2. Give yourself a break. Don’t make it your goal to be happy.

Goals are good in life, as long as they aren’t confused with expectations and are written in pencil rather than set in stone. Many recovery programs talk a lot about getting rid of unreasonable expectations, and science backs that up. Research coming out of the University of Denver found that people who made it their goal to achieve happiness were actually less happy than those who didn’t place such a high premium on being happy. It seems counterintuitive, but when someone is making it their aim to be happy, they are setting an unrealistic goal. Expecting a particular outcome is setting yourself up for disappointment.

When I was drinking, I only knew how to live life in extremes. If I felt happy, I tried to hold on to that feeling for as long as possible. I used alcohol to push myself to extremes and amplify my strongest emotions. I would also drink when I was not happy because I had failed at trying to be happy. In my black and white perspective, sorrow now meant sorrow forever. Happiness is not an end point or a permanent state of being, it is an emotion that will come and go.

3. Remember small victories, like patting yourself on the back for feeling okay and making it through an activity without feeling anxious.

In the fog of a depressive storm, I am overcome with the kind of fatigue normally attributed to all-night study sessions or marathon training. My entire body is exhausted and moves in slow motion, everything takes an enormous amount of effort to complete. In a recent foray into depression, it took me all day to fold one load of clean laundry. Instead of hating myself for “only” completing one small task as if I didn’t do enough, I was gentle with myself and allowed what I did to be enough.

# Data records
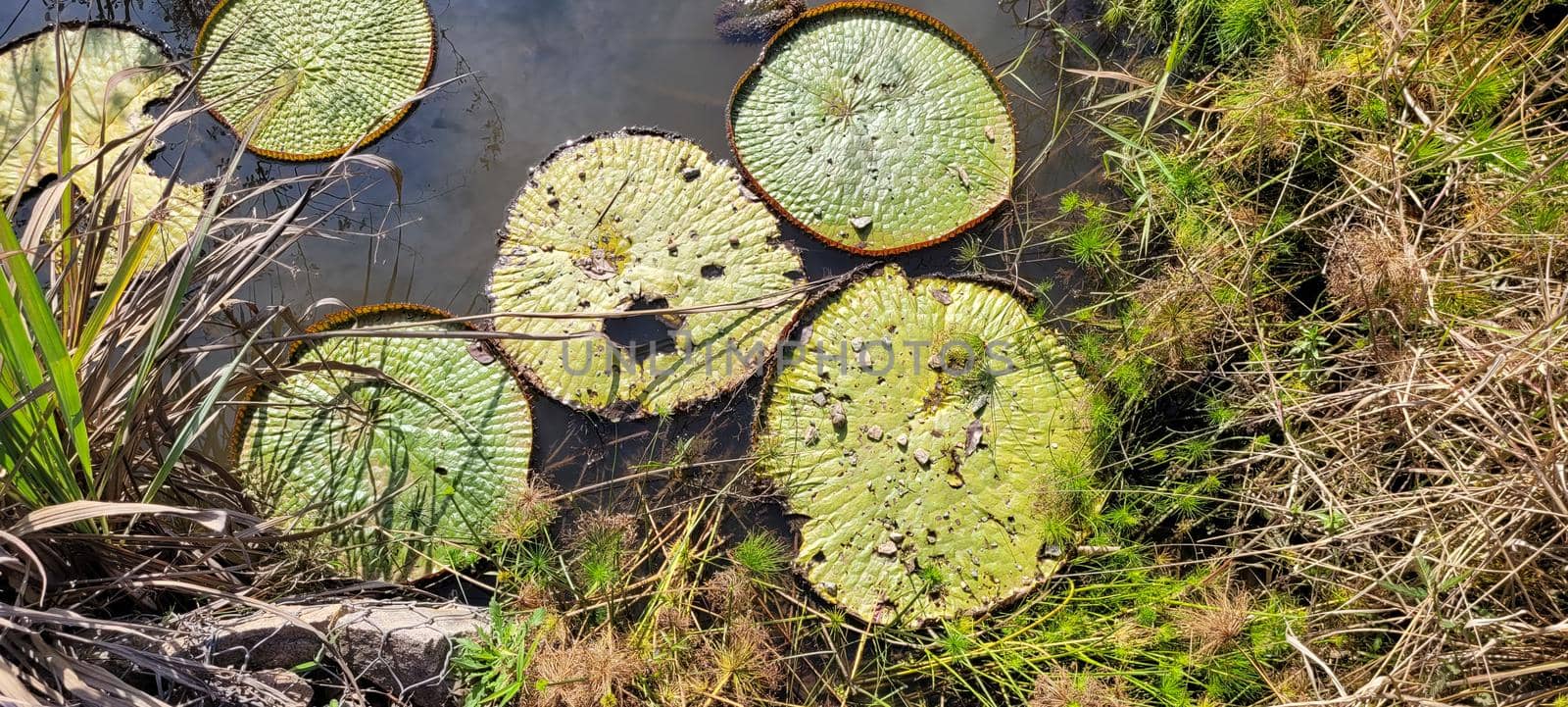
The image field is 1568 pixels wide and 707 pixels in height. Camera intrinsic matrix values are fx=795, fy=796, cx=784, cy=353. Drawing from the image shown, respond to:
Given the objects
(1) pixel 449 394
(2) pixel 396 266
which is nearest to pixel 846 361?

# Task details
Reproduce the stretch from "2. Give yourself" through "up for disappointment." in the text on happiness and recovery, changing "pencil" to "chalk".

# Answer to this exercise
2. Give yourself a break. Don’t make it your goal to be happy.

Goals are good in life, as long as they aren’t confused with expectations and are written in chalk rather than set in stone. Many recovery programs talk a lot about getting rid of unreasonable expectations, and science backs that up. Research coming out of the University of Denver found that people who made it their goal to achieve happiness were actually less happy than those who didn’t place such a high premium on being happy. It seems counterintuitive, but when someone is making it their aim to be happy, they are setting an unrealistic goal. Expecting a particular outcome is setting yourself up for disappointment.